The results show that an extra finger can significantly extend the manipulation abilities and skill. It enables people with six fingers to perform movements with one hand where people with only five fingers would need two hands. The augmented motor abilities observed in the polydactyly subjects are made possible by dedicated areas in the sensorimotor brain areas. These findings may serve as blueprint for the development of additional artificial limbs extending motor abilities.
The case study of the researchers from Freiburg, London and Lausanne investigates for the first time the movement abilities of people with six fingers per hand. In the case of the two examined subjects, an additional finger between thumb and forefinger is fully formed on each hand. "We wanted to know if the subjects have motor skills that go beyond people with five fingers and how the brain is able to control the additional degrees of freedom," explains Prof. Dr. Carsten Mehring from the University of Freiburg and the Bernstein Center Freiburg.

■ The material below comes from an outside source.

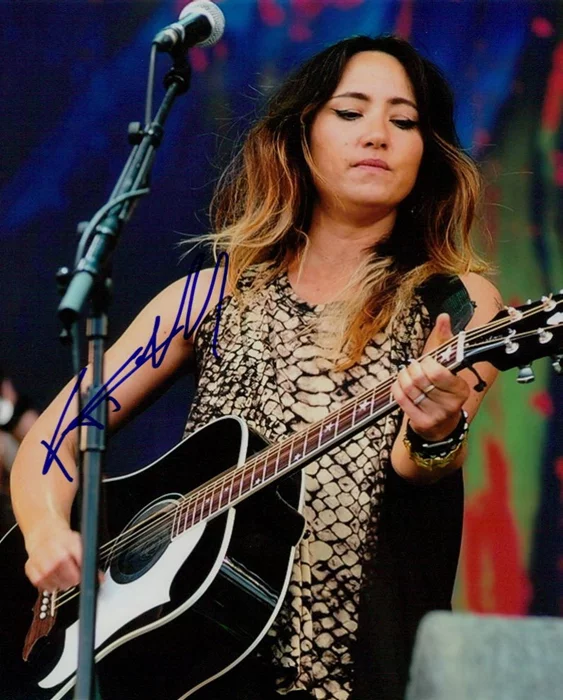 KT Tunstall autograph
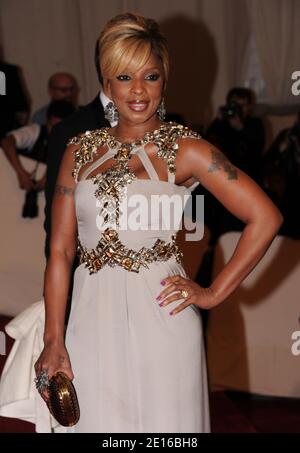 Mary J Blige kommt bei der Costume Institute Gala 2011 zur Eröffnung von Alexander Mc Queen Savage Beauty im Metropolitan Museum of Art in New York City am 2. Mai 2011 an. Foto von Douliery-Taamallah/ABACAPRESS.COM Stockfoto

To understand how the brain of polydactyly subjects controls the additional fingers, the scientist used high-resolution functional magnetic resonance imaging (fMRI). "We found dedicated neural resources that control the sixth finger, and the somatosensory and motor cortex are organized exactly to allow for the additional motor skills observed," comment Prof. Dr. Andrea Serino and Dr. Michael Akselrod, who carried out the neuroimaging studies at EPFL and Lausanne University Hospital.
The study of these polydactyly hands could advance the development of additional artificial limbs to expand people's motor skills. For example, an extra arm to help working alone in a narrow environment, or to enable a surgeon carrying out operations without an assistant. However, the scientists note, "The additional extremities have been trained in the subjects since birth. This does not necessarily mean that similar functionality can be achieved when artificial limbs are supplemented later in life. Yet, people with polydactyly provide a unique opportunity to analyse the neuronal control of extra limbs and the possibilities of sensorimotor skills."